##### Given passage #####

Here is an example. I cannot divulge the company for confidentiality reasons, but I was speaking to an owner of a cheesecake manufacturing plant in North America. They were unsure if they wanted to sell, wanted more information on the process, and did not know if now is the right time to sell. This is a very common call. After talking about all the ways my company does such a great job marketing and selling companies, and what sets us apart from the competition, we got to the end of the conversation which is a common ending. What to do next? The three options are two wait on it and think more if he really wants to sell, to set up another call with his partner to talk to us and learn about our methods, or for me to send over a confidentiality agreement so that he can send us his financials. While I did not mention the first option at all as I certainly do not want that one, I pay attention to the order that I presented the other two. I made sure to offer the second phone call option first, and the sending of financials second, in a hope that simply by virtue of the order he would want to begin the process and send over financials instead of waiting on talking to his partner. It was a success! While I am not certain that that is the reason why he decided to do that, I am certain that it did not hurt. Thank you professor for helping me with my sales.

Blog Post 2

As an economist it is difficult to come to terms with what we learned about social cognition. All of economics assumes that we are rational beings who are consistent and do not have internal dissonance. After learning about social cognition it is clear that we are so far from rational beings. We do not know what we want, when we want it, or why we want it. We believe that we are our own persons, with strong attitudes and opinions that are concrete against the ocean of all of our surrounding inputs. That is not true tho. We are much more of a sponge in the ocean than something concrete, constantly changing our attitudes and wants depending on the situation.

Social psych has shown how individuals cognition is much more driven by schemas and heuristics rather than well thought out beliefs and attitudes. While these schemas are important and allow us to move throw the world in a simpler manner, it certainly hurts our accuracy on reality. We are so detached from reality that unrelated priming will have incredible impact on our conclusions on a person. I am of course referring to the “Donald Studies.”

This was a study where the participants read either a list of positive words or negative words, adventurous and independent, versus reckless and conceited. Then they read a description about “Daniel,” the same description for both groups. The first group which read the positive list had a 70% positive impression for “Daniel” versus only 10% from the second group. This is amazing to me, and also very important. Not only am I a social person who cares about making good first impressions, but it is part of my job.

For this past year I have been working in business development for a mergers and acquisitions firm. What that means in plain English, is that my company marketed and sold other companies, and it was my job to get people to sign on with us and have us sell their companies. This is no easy sale like a pen or even a car, this is a once in a lifetime opportunity for most of these people. They have spent their whole adult lives working on building this business that is a baby to them, and now they have grown it to a size large enough to sell and then retire off of that sale. It is shocking and worrisome that what I say to these prospects matters so little to whether or not they like me and my pitch.

##### Material shown #####

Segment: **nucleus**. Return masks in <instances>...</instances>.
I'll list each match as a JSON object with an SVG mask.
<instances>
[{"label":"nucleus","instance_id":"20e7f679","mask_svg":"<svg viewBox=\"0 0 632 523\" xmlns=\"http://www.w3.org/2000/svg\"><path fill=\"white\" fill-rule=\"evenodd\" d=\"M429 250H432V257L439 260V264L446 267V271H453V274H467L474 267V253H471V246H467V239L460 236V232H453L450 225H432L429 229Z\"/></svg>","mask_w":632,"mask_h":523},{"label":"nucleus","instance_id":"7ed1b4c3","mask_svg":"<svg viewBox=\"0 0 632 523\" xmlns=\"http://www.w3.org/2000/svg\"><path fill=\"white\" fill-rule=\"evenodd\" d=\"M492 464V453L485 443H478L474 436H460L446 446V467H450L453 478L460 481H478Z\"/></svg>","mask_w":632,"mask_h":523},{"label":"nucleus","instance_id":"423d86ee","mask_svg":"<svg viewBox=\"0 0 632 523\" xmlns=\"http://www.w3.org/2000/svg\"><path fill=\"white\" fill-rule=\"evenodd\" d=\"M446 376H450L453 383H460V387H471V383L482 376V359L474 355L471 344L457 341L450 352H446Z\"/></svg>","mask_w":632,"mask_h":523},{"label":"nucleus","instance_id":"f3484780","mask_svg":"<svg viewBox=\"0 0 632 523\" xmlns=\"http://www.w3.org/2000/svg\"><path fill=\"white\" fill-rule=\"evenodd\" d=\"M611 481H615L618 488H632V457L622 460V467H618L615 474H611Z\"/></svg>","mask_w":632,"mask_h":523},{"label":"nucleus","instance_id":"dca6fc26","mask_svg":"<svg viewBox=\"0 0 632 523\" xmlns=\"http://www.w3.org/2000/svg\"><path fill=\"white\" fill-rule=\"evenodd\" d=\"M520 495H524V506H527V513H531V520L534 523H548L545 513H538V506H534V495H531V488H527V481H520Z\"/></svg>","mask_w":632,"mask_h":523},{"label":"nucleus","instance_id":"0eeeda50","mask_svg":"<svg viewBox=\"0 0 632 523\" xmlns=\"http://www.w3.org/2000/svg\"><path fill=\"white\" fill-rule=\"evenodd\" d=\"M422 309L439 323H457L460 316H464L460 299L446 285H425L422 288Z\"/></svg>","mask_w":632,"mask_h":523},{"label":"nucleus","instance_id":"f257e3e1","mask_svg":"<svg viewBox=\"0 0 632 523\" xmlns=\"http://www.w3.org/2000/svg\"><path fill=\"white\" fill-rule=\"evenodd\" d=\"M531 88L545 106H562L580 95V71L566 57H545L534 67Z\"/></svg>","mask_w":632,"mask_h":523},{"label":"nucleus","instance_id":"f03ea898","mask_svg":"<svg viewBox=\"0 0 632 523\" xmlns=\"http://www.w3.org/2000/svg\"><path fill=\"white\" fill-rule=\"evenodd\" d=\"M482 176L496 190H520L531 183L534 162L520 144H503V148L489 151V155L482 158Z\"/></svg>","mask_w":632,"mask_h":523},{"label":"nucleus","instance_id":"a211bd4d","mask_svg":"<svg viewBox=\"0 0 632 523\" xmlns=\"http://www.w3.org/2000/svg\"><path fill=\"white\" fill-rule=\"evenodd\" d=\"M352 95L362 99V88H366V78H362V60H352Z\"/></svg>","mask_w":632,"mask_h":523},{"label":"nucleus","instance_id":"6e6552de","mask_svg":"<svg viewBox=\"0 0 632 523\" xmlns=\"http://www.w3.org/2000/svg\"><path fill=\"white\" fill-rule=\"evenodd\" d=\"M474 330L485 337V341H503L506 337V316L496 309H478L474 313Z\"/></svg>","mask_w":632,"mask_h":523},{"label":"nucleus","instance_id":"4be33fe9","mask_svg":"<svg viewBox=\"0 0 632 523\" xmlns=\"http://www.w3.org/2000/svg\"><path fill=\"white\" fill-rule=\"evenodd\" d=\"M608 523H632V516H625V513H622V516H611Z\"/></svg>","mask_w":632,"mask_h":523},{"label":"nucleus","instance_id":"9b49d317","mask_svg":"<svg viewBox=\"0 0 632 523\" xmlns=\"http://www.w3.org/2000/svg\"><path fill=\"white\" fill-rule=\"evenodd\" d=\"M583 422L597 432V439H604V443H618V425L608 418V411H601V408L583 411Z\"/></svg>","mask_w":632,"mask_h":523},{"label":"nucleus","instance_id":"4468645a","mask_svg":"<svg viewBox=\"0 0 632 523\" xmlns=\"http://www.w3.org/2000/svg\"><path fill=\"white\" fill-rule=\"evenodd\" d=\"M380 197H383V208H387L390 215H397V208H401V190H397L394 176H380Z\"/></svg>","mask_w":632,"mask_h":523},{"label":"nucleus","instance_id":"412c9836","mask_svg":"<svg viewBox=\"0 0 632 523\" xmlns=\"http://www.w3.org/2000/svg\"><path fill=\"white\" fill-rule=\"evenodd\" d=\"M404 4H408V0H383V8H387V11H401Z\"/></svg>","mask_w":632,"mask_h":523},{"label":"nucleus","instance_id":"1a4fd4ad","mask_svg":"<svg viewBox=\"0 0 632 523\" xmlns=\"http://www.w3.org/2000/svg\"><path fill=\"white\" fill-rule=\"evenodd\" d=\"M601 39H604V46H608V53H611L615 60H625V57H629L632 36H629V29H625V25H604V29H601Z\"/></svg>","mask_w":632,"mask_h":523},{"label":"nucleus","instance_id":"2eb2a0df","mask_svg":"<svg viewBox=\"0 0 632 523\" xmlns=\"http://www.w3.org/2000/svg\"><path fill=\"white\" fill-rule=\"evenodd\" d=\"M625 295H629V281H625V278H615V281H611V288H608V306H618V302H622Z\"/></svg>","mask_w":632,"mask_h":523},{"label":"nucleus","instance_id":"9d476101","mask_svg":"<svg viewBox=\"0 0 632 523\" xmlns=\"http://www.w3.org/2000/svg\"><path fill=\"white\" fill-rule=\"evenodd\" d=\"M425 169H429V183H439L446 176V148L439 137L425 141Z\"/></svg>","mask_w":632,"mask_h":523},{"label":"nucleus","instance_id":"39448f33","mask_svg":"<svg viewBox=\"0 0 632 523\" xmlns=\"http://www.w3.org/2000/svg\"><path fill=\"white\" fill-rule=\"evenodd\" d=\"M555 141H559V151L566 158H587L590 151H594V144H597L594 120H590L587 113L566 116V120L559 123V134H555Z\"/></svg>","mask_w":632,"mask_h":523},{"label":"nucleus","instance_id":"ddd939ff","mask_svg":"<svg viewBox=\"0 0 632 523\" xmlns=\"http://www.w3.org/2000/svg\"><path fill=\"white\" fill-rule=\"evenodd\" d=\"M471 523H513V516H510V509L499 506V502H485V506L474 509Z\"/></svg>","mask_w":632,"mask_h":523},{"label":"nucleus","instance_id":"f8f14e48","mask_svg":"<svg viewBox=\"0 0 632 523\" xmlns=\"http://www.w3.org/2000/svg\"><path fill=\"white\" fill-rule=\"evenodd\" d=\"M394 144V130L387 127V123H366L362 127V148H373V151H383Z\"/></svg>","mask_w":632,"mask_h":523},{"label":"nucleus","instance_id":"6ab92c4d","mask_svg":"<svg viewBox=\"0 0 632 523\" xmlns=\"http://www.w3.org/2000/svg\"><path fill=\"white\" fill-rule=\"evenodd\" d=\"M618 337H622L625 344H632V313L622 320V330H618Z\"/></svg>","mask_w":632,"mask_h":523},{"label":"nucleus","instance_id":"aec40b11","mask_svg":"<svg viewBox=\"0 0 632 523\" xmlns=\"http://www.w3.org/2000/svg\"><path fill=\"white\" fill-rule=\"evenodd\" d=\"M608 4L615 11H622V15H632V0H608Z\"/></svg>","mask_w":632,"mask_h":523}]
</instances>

#####

Set problem A:
Retype the part of the social cognition blog post starting with "For this past" and going on through "and my pitch.".
Set problem B:
In the social cognition blog post, what percentage of the group that read the positive word list had a positive impression of "Daniel"?
Set problem C:
How would you translate this sentence from the social cognition blog post into Spanish: "All of economics assumes that we are rational beings who are consistent and do not have internal dissonance."

Full response A:
For this past year I have been working in business development for a mergers and acquisitions firm. What that means in plain English, is that my company marketed and sold other companies, and it was my job to get people to sign on with us and have us sell their companies. This is no easy sale like a pen or even a car, this is a once in a lifetime opportunity for most of these people. They have spent their whole adult lives working on building this business that is a baby to them, and now they have grown it to a size large enough to sell and then retire off of that sale. It is shocking and worrisome that what I say to these prospects matters so little to whether or not they like me and my pitch.

Full response B:
70%

Full response C:
Toda la economía asume que somos seres racionales que son coherentes y no tienen disonancia interna.